■ Required action ■
Your copy must hold every line of the records word for word. It must hold no pictures.

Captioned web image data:
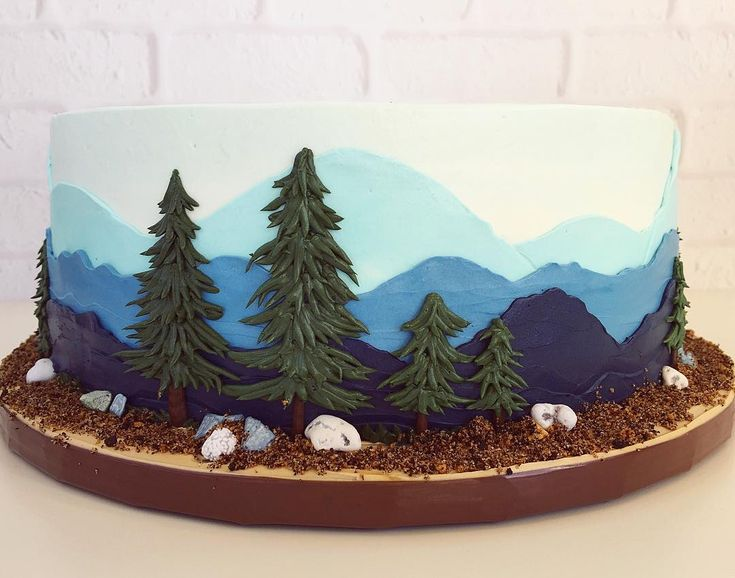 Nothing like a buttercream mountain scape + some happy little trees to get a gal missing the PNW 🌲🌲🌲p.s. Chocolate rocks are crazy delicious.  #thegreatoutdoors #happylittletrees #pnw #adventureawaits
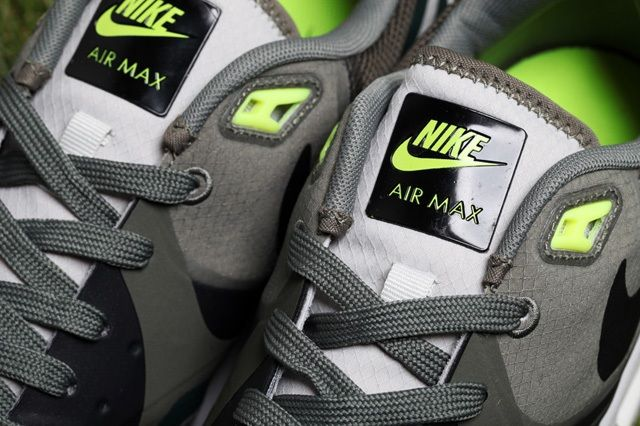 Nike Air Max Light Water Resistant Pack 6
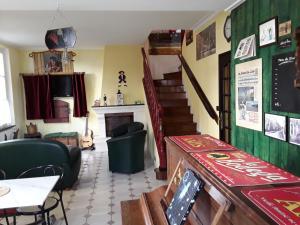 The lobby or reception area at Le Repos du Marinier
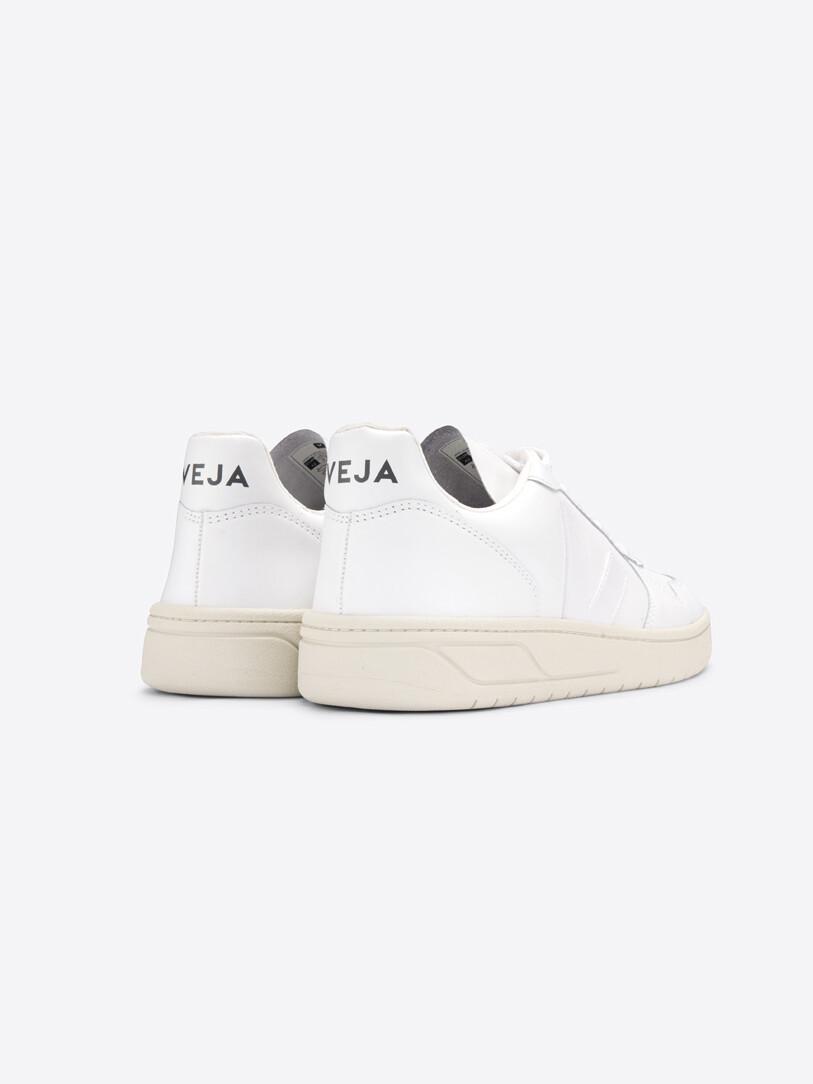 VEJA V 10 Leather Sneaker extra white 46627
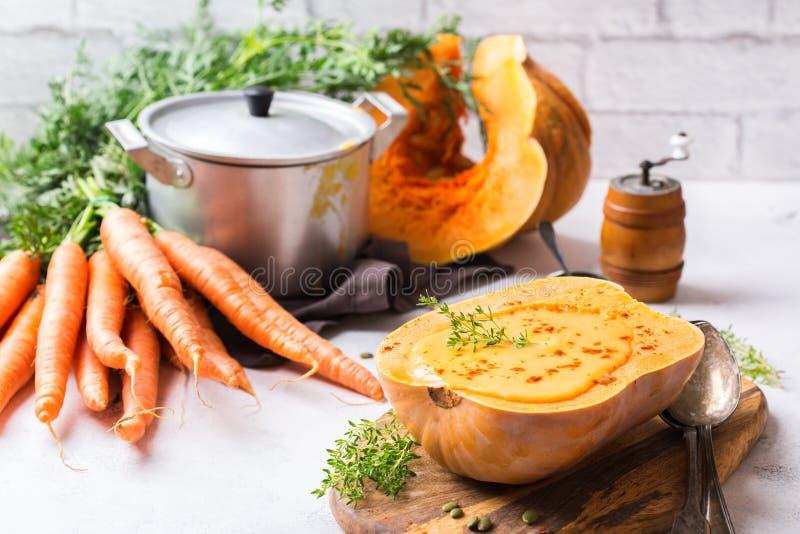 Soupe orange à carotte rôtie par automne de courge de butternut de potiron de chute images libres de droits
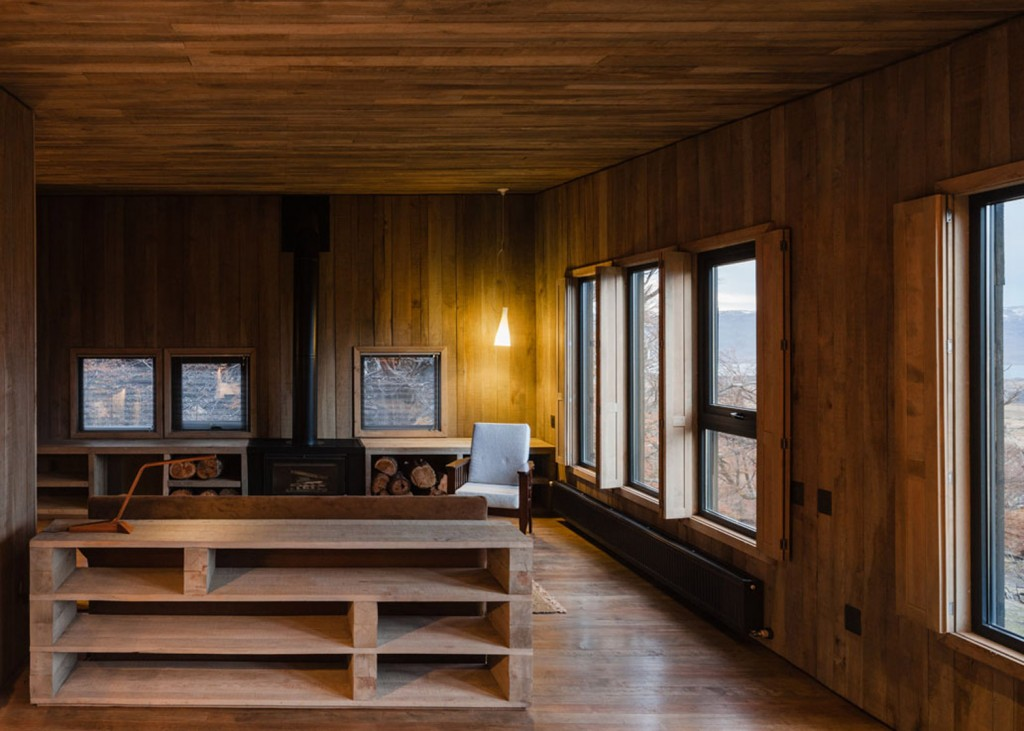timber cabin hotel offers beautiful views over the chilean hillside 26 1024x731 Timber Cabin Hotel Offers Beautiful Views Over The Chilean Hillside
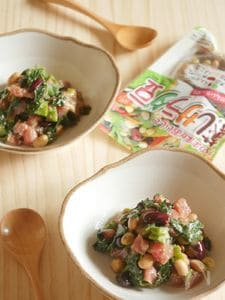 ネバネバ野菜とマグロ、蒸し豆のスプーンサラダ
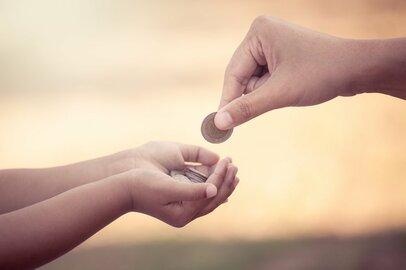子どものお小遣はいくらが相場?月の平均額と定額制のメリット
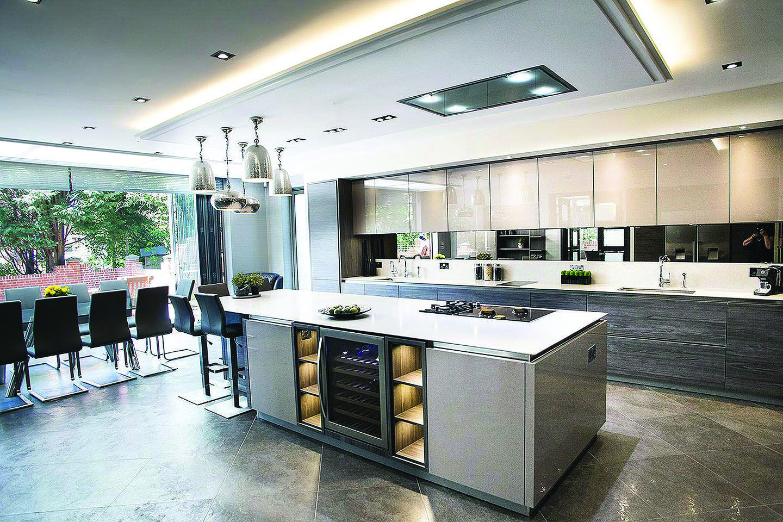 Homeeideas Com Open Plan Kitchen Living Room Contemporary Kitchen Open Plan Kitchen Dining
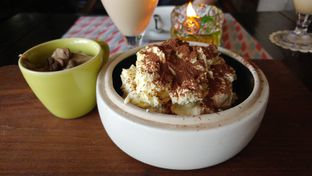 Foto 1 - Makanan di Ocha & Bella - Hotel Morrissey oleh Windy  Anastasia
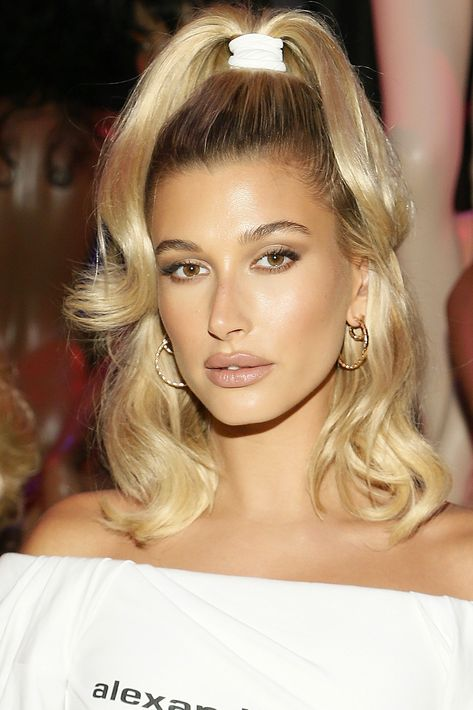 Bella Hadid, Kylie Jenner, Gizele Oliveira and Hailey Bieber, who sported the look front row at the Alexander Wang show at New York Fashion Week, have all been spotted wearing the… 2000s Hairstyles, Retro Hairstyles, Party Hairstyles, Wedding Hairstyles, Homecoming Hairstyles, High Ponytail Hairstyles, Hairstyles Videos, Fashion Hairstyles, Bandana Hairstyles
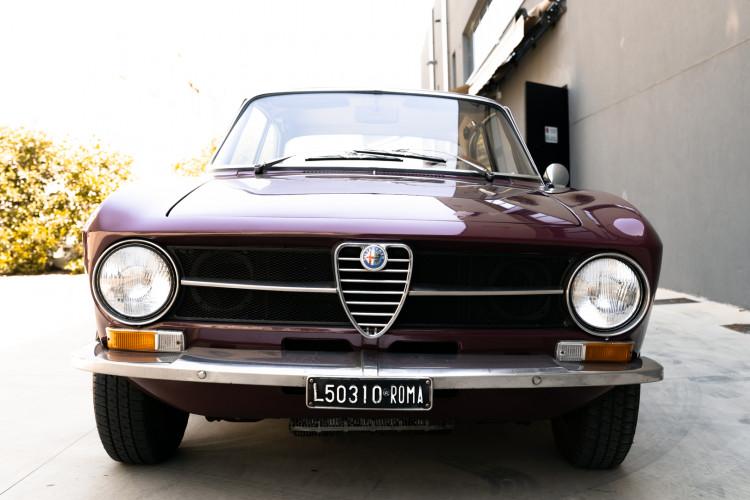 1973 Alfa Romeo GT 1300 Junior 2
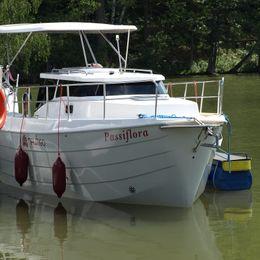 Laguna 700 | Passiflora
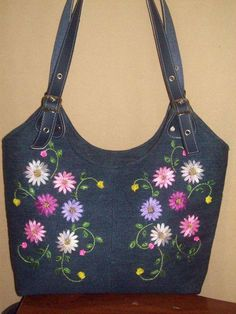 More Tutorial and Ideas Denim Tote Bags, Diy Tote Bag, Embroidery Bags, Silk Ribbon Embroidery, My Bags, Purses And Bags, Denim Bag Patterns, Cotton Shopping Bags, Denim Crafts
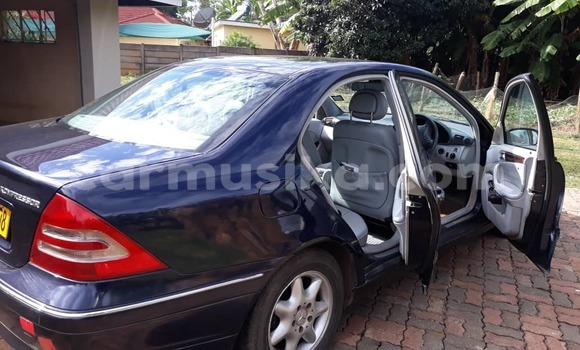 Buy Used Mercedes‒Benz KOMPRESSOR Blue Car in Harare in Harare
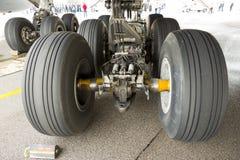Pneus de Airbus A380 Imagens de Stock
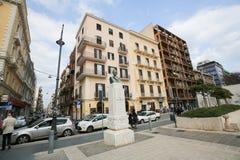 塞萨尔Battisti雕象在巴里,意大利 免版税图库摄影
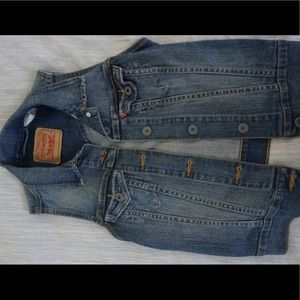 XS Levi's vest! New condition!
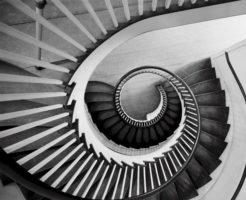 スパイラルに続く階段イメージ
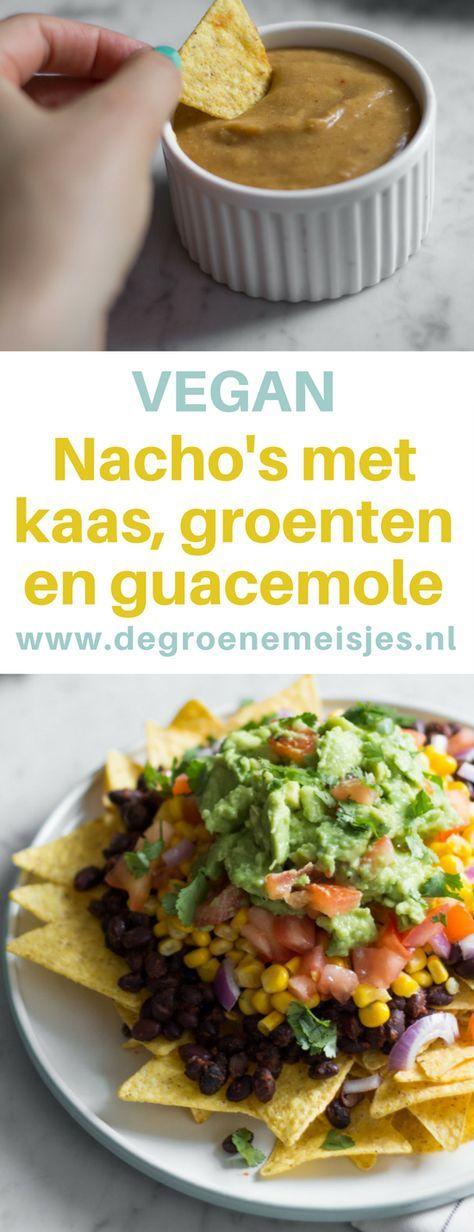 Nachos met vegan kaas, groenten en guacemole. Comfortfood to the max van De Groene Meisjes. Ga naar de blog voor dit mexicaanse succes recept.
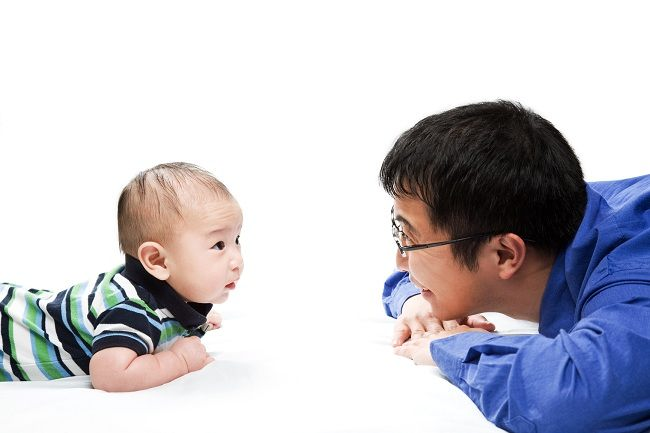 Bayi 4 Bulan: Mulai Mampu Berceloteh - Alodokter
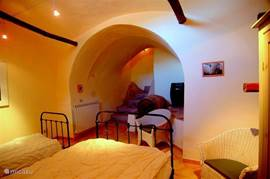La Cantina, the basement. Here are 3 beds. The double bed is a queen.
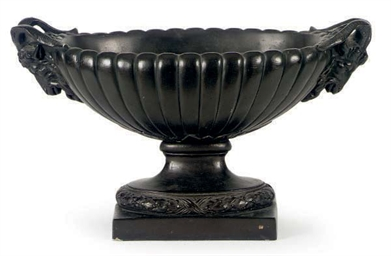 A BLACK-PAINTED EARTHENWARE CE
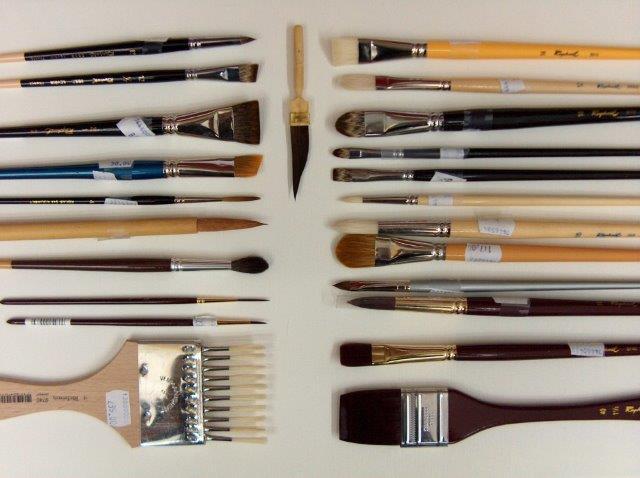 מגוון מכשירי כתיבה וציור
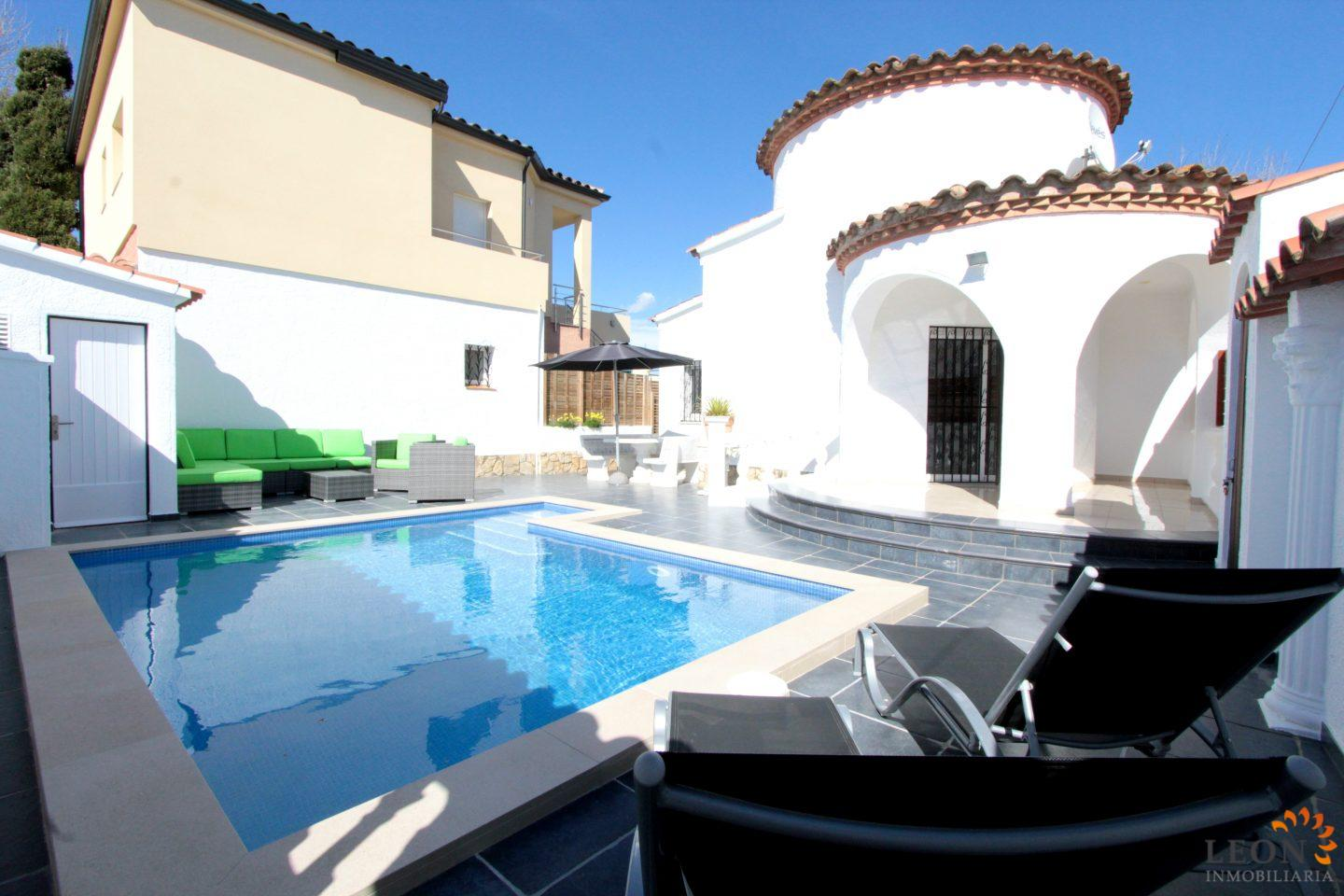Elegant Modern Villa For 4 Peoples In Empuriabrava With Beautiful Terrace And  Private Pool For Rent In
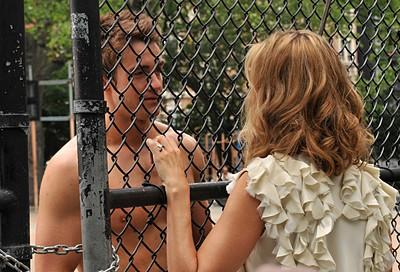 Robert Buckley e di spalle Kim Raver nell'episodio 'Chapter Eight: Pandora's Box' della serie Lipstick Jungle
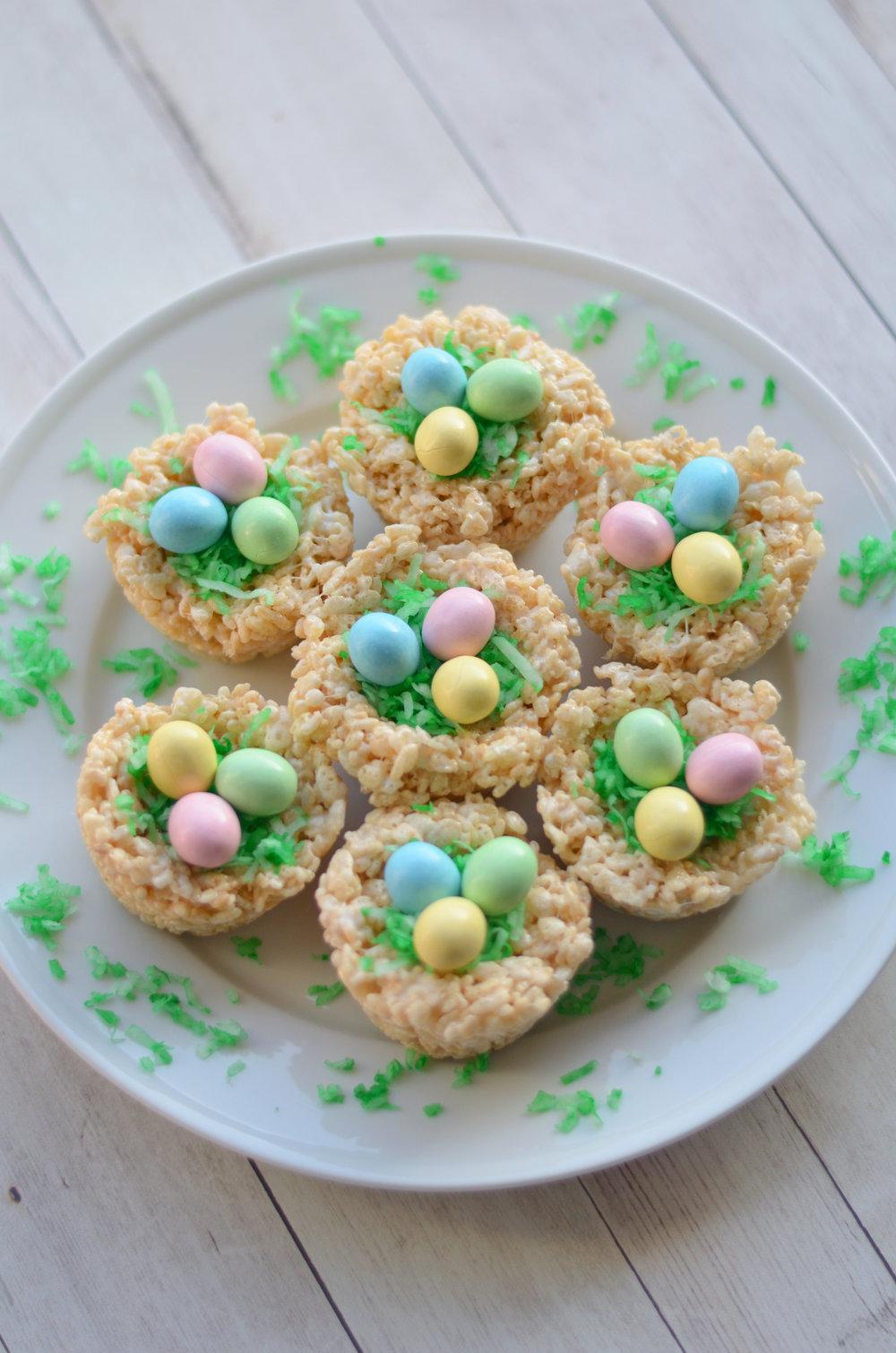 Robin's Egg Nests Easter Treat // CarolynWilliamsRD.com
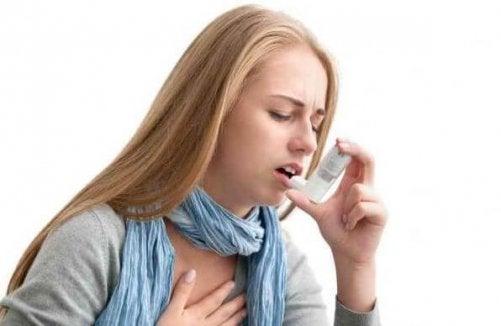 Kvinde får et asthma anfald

■ Your solution ■
 Nothing like a buttercream mountain scape + some happy little trees to get a gal missing the PNW 🌲🌲🌲p.s. Chocolate rocks are crazy delicious.  #thegreatoutdoors #happylittletrees #pnw #adventureawaits
 Nike Air Max Light Water Resistant Pack 6
 The lobby or reception area at Le Repos du Marinier
 VEJA V 10 Leather Sneaker extra white 46627
 Soupe orange à carotte rôtie par automne de courge de butternut de potiron de chute images libres de droits
timber cabin hotel offers beautiful views over the chilean hillside 26 1024x731 Timber Cabin Hotel Offers Beautiful Views Over The Chilean Hillside
 ネバネバ野菜とマグロ、蒸し豆のスプーンサラダ
子どものお小遣はいくらが相場?月の平均額と定額制のメリット
 Homeeideas Com Open Plan Kitchen Living Room Contemporary Kitchen Open Plan Kitchen Dining
 Foto 1 - Makanan di Ocha & Bella - Hotel Morrissey oleh Windy  Anastasia
 Bella Hadid, Kylie Jenner, Gizele Oliveira and Hailey Bieber, who sported the look front row at the Alexander Wang show at New York Fashion Week, have all been spotted wearing the… 2000s Hairstyles, Retro Hairstyles, Party Hairstyles, Wedding Hairstyles, Homecoming Hairstyles, High Ponytail Hairstyles, Hairstyles Videos, Fashion Hairstyles, Bandana Hairstyles
 1973 Alfa Romeo GT 1300 Junior 2
 Laguna 700 | Passiflora
 More Tutorial and Ideas Denim Tote Bags, Diy Tote Bag, Embroidery Bags, Silk Ribbon Embroidery, My Bags, Purses And Bags, Denim Bag Patterns, Cotton Shopping Bags, Denim Crafts
 Buy Used Mercedes‒Benz KOMPRESSOR Blue Car in Harare in Harare
Pneus de Airbus A380 Imagens de Stock
 塞萨尔Battisti雕象在巴里,意大利 免版税图库摄影
 XS Levi's vest! New condition!
 スパイラルに続く階段イメージ
 Nachos met vegan kaas, groenten en guacemole. Comfortfood to the max van De Groene Meisjes. Ga naar de blog voor dit mexicaanse succes recept.
 Bayi 4 Bulan: Mulai Mampu Berceloteh - Alodokter
La Cantina, the basement. Here are 3 beds. The double bed is a queen.
 A BLACK-PAINTED EARTHENWARE CE
 מגוון מכשירי כתיבה וציור
Elegant Modern Villa For 4 Peoples In Empuriabrava With Beautiful Terrace And  Private Pool For Rent In
 Robert Buckley e di spalle Kim Raver nell'episodio 'Chapter Eight: Pandora's Box' della serie Lipstick Jungle
 Robin's Egg Nests Easter Treat // CarolynWilliamsRD.com
 Kvinde får et asthma anfald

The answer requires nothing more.